Couleuvres sénégalaises
Lorna McCallum
Diplômée en science politique, université Paris I Panthéon-Sorbonne.
À l’occasion de la signature avec le Sénégal d’un accord de gestion des flux migratoires, le 23 septembre 2006, Nicolas Sarkozy déclarait : « Le Sénégal est aujourd’hui touché de plein fouet par un phénomène dramatique : celui de la fuite d’une partie de sa jeunesse dans des conditions souvent tragiques. […] Face à ce drame, la France est totalement solidaire du Sénégal. Ma présence aujourd’hui à Dakar est le signe de cette solidarité ». Soucieux également de combattre le départ vers la France des personnes qualifiées, le ministre de l’intérieur ajoutait : « l’accord a aussi pour objectif fondamental de lutter contre le pillage des cerveaux, la fuite des compétences et des talents du Sénégal ».
Ce discours généreux est-il le reflet d’une véritable concertation entre la France et le Sénégal ? L’accord prend-il véritablement en compte le « phénomène dramatique » que représentent la fuite des jeunes d’une part, celle des élites d’autre part ? Quel impact aura-t-il sur la migration professionnelle ?
Complété par un avenant, signé le 25 février 2008, l’accord établit des lignes directrices concernant la circulation des personnes, l’admission au séjour, la surveillance des frontières, le retour dans leur pays des migrants en situation irrégulière, la participation des migrants au développement de leur pays d’origine et la coopération pour le développement entre les deux pays. Lors de la signature de l’accord et de son avenant, les représentants français étaient, en 2006, Nicolas Sarkozy, alors ministre de l’intérieur, et en 2008, Brice Hortefeux, alors ministre de l’immigration, de l’intégration, de l’identité nationale et du codéveloppement.

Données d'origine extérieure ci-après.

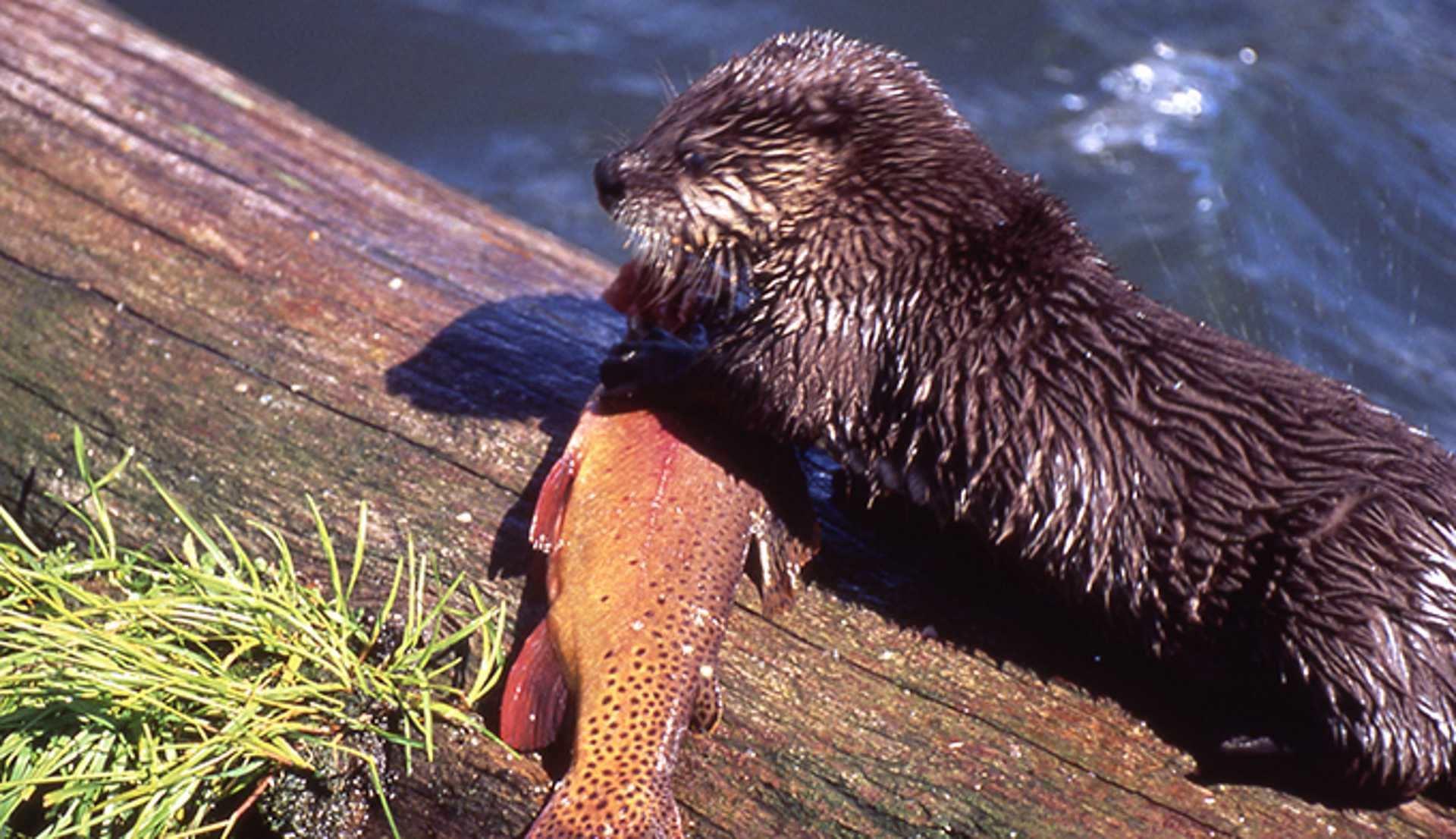 29-yellowstone-national-park-river-otters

L’absence du ministre des affaires étrangères, en 2006 comme en 2008, est révélatrice du but poursuivi, à savoir la lutte contre l’immigration clandestine. Car là est bien la priorité des autorités françaises. La réadmission des Sénégalais sans-papiers en France par l’État sénégalais, préalable obligatoire à toute expulsion, laisse en effet à désirer. En 2007, le Sénégal affichait un taux de délivrance de laissez-passer d’à peine plus de 37 % [1]. Le gouvernement sénégalais est cependant dans une situation délicate. La migration fait partie intégrante de l’histoire du pays et ses ressortissants acceptent difficilement la complicité de leur gouvernement avec le gouvernement français dans le but de restreindre les flux migratoires vers la France et de favoriser les expulsions par la délivrance de laissez-passer consulaires. Cette question sensible a rendu les négociations entre les deux pays houleuses.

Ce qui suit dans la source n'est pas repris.